One option Bricker said the company is exploring is "alternative ways to maintain health-care benefit programs for employees and retirees." Christopher Panos, a bankruptcy attorney in Boston, told the Plain Dealer, "There are a lot of protections built into the code for retirees. There is reason to be concerned, but there is protection."

With $4 billion in sales in 1999, LTV claims it currently has $5.81 billion in assets and $4.73 billion in liabilities plus $1 billion in long-term debt.
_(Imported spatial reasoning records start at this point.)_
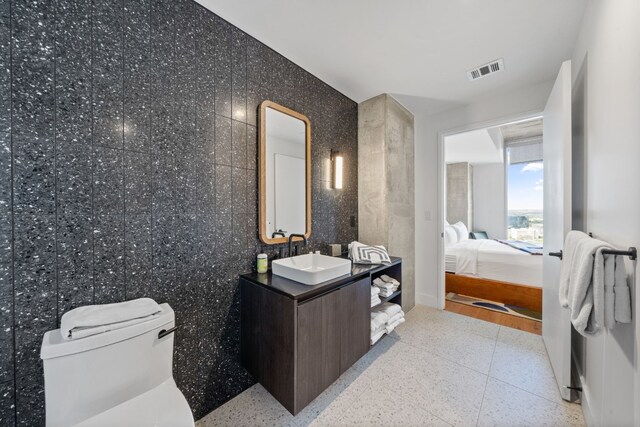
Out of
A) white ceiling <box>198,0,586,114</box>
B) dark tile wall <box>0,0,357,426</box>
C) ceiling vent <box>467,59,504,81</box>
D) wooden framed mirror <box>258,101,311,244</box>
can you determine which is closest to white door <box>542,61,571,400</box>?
white ceiling <box>198,0,586,114</box>

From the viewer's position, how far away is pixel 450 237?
13.9 feet

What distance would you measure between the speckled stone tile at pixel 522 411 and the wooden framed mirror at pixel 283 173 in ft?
5.43

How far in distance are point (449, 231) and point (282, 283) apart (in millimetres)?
3822

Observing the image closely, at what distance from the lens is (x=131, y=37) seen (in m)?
1.21

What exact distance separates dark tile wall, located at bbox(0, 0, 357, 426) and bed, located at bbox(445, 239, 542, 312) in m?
3.08

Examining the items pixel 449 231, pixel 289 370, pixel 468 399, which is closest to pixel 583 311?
pixel 468 399

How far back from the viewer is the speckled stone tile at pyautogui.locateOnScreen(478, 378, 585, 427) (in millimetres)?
1381

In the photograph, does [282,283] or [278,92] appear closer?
[282,283]

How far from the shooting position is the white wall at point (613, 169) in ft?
2.76

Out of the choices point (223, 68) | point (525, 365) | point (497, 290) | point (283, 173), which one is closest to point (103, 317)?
point (283, 173)

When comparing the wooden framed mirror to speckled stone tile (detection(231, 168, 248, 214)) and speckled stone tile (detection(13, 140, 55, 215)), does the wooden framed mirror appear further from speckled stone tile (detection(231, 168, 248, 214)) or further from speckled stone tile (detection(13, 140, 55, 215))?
speckled stone tile (detection(13, 140, 55, 215))

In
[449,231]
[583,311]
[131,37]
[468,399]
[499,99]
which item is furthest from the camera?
[449,231]

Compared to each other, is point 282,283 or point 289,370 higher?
point 282,283

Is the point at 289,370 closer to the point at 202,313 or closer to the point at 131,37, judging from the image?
the point at 202,313
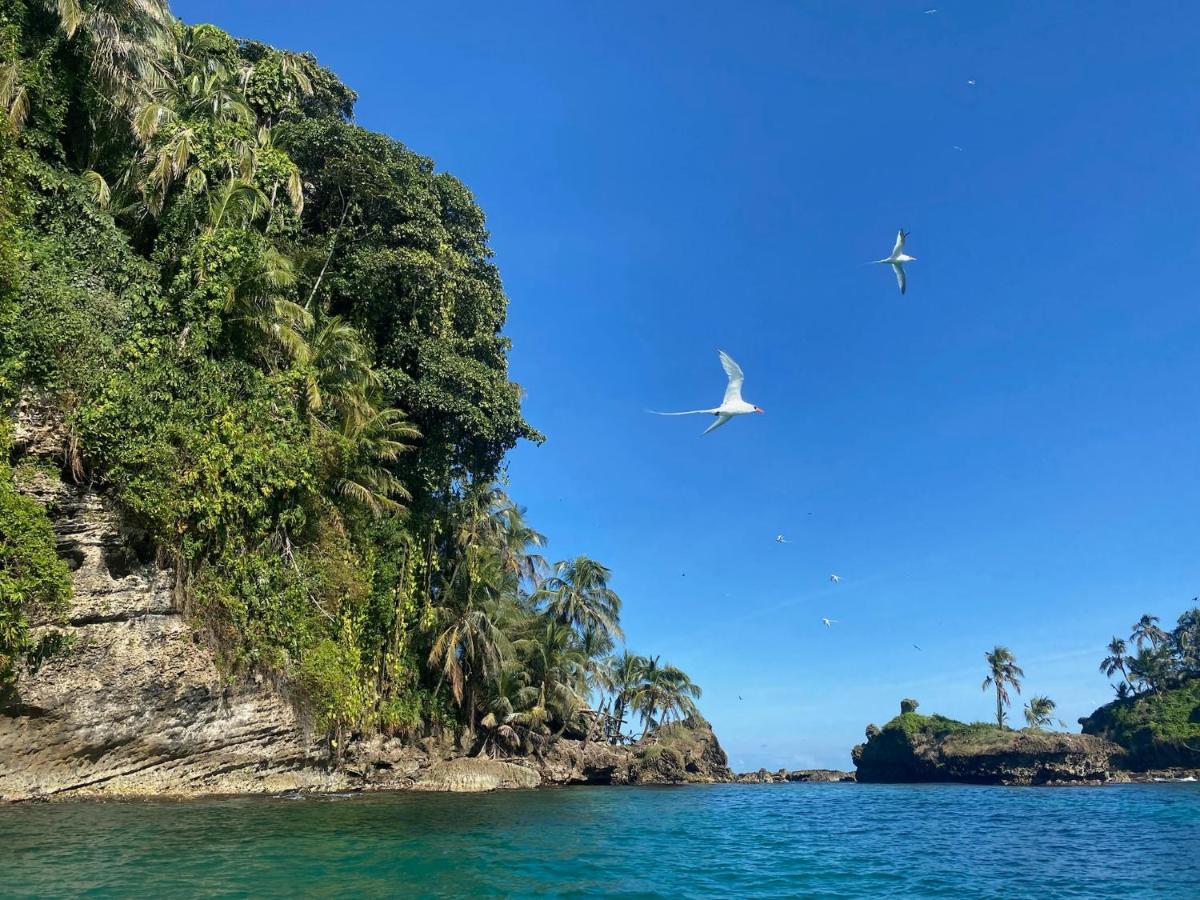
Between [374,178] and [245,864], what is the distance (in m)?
18.9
The company has not made a profit since 1997. Stock shares, which in 1994 traded at $16, peaked at $4.31 in 2000, and closed at the end of this year at 34 cents.  
 
Overproduction and competition
The steel industry is facing a classic case of capitalist overproduction, which is sharpening competition and driving prices down. Eight other U.S. steel companies have filed for bankruptcy court protection in the last two years, including Wheeling-Pittsburgh in November. As worldwide consumption of steel has grown over the past several years, production has grown even faster. In the United States, hot-rolled steel band is selling for about $250 a ton, down from $380 a ton last April.

London's Financial Times noted, "Poor conditions for the sector have nothing to do with low demand. Just the opposite: steel consumption worldwide is likely to rise 5.5 percent this year, the highest figure since 1997." The industry is producing 60 million tons more steel than is being purchased, the paper reports. With a strong dollar, U.S. exports face a competitive disadvantage on the world market.

In an attempt to protect the enormous U.S. market, steel companies have launched antidumping cases against 11 countries, charging that hot-rolled steel is being sold in the United States at less than production costs. Some 100 U.S. steel companies urged the Clinton administration to implement protectionist measures, including curbing imports, exacting higher duties, and giving direct assistance to steel companies.

The Clinton administration is already urging banks, such as the Export Import Bank, to stop all loans that might increase world steel output. U.S. commerce secretary Norman Mineta, for example, pressed the bank's president to stop a loan to China's Benxi Iron and Steel Company last month on the basis it would help add 1.5 million metric tons of new hot-rolled steel capacity.

This line is being echoed by USWA officials, such as Ohio district director David McCall. At a Cleveland meeting of USWA Local 185, he exonerated LTV management of any responsibility for the company's current economic crisis, stating that "dumping" of foreign steel is to blame. "LTV has been forced into bankruptcy because of our government's failure to enforce trade laws in this country," he said.

David Phelps, head of the American Institute of International Steel, a business organization representing steel importers, chided mini-mill steel producer Nucor, which has been making a tidy profit, charging the company with "the use of trade laws to manipulate the U.S. market" in order to drive up domestic prices, increasing its profits.

LTV says it may pursue loans from the federal Emergency Steel Loan Guarantee Program, in which the government secures 85 percent of the credit extended by a commercial lender. LTV also notified the Indiana city of East Chicago that it will not pay its 2001 property tax, which amounts to roughly $20 million dollars. In Cleveland, councilman Bill Patman said that the city is willing to give LTV more tax abatements on top of the $800 million the city has forgiven since 1988.

Another top employer for 128 years, Chicago-based Montgomery Ward, said it will also file for bankruptcy and close its 250 stores and 10 distribution centers in 30 states. Some 30,000 workers will lose their jobs.

Lisa-Marie Rottach is a garment worker and member of the Union of Needletrades, Industrial and Textile Employees in Chicago. Henry Hillenbrand, a former member of USWA Local 185 at LTV's Cleveland Works, contributed to this article.